Page MenuHomePhabricator

Publish "pending_tasks" count from Elastic search cluster to graphite
Closed, ResolvedPublic

Description

During recent cluster instabilities, we realized that the number of pending tasks raising is a good indication that the cluster is in trouble. As we don't collect this metric, there is a chance that we also see peaks in normal operation (unlikely), but the only way to know is to start collecting... Once we have graphs, we can think about putting alerting or adding this to our dashboards.

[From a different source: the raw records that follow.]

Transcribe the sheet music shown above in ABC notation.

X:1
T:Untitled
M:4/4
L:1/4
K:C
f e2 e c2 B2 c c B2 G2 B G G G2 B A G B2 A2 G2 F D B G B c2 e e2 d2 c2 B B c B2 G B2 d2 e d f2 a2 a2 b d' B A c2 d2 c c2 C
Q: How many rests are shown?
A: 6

gehel@elastic2001:~$ curl -s https://search.svc.codfw.wmnet:9243/_cluster/health?pretty
{
  "cluster_name" : "production-search-codfw",
  "status" : "yellow",
  "timed_out" : false,
  "number_of_nodes" : 24,
  "number_of_data_nodes" : 24,
  "active_primary_shards" : 2978,
  "active_shards" : 8848,
  "relocating_shards" : 0,
  "initializing_shards" : 5,
  "unassigned_shards" : 144,
  "delayed_unassigned_shards" : 0,
**  "number_of_pending_tasks" : 0,**
  "number_of_in_flight_fetch" : 0
}

Event Timeline

Change 286756 had a related patch set uploaded (by Gehel):
Collect pending_tasks count metric from elasticsearch

https://gerrit.wikimedia.org/r/286756

Change 286756 merged by Gehel:
Collect pending_tasks count metric from elasticsearch

https://gerrit.wikimedia.org/r/286756

should we also get an icinga alert in there? (maybe different task though)

I wanted to have a look at the graph before thinking about alerts. Looking at it now that we have a few days of data, it seems that we do have daily peaks. That's a bit unexpected, so I'll take some time to see if I can understand those peaks, and maybe smooth them. If the graphs keep looking like they do at the moment, it seems unlikely that we can find a way to use them for alerting.

The spikes look to mostly (but not completely) coincide with the daily rebuild of the completion suggester indices (2am to 10am UTC). During that time we peak at ~10k indexes per second (very lightweight individually though). I'm surprised to see eqiad also climbs outside of those hours though. But you might be right and this would be difficult to alert on.

Metrics are published, added to grafana dashboard. Alerting on those metrics does not seem to make sense at the moment, so closing this task as there is not anything more to do.